Data supplied:

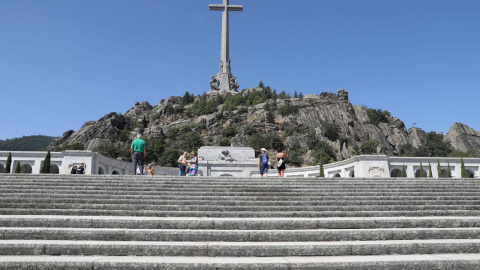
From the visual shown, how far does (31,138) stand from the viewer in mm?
137875

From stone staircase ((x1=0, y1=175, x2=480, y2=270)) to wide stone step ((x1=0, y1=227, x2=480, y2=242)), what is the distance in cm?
2

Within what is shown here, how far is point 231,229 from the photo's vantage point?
663 centimetres

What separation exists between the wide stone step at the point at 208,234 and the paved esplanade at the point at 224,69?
239ft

Task statement:
Pick out every line in the records that contains the word "point", and copy each of those lines.

Task result:
Within what is shown here, how far is point 231,229 from the photo's vantage point?
What separation exists between the wide stone step at the point at 208,234 and the paved esplanade at the point at 224,69?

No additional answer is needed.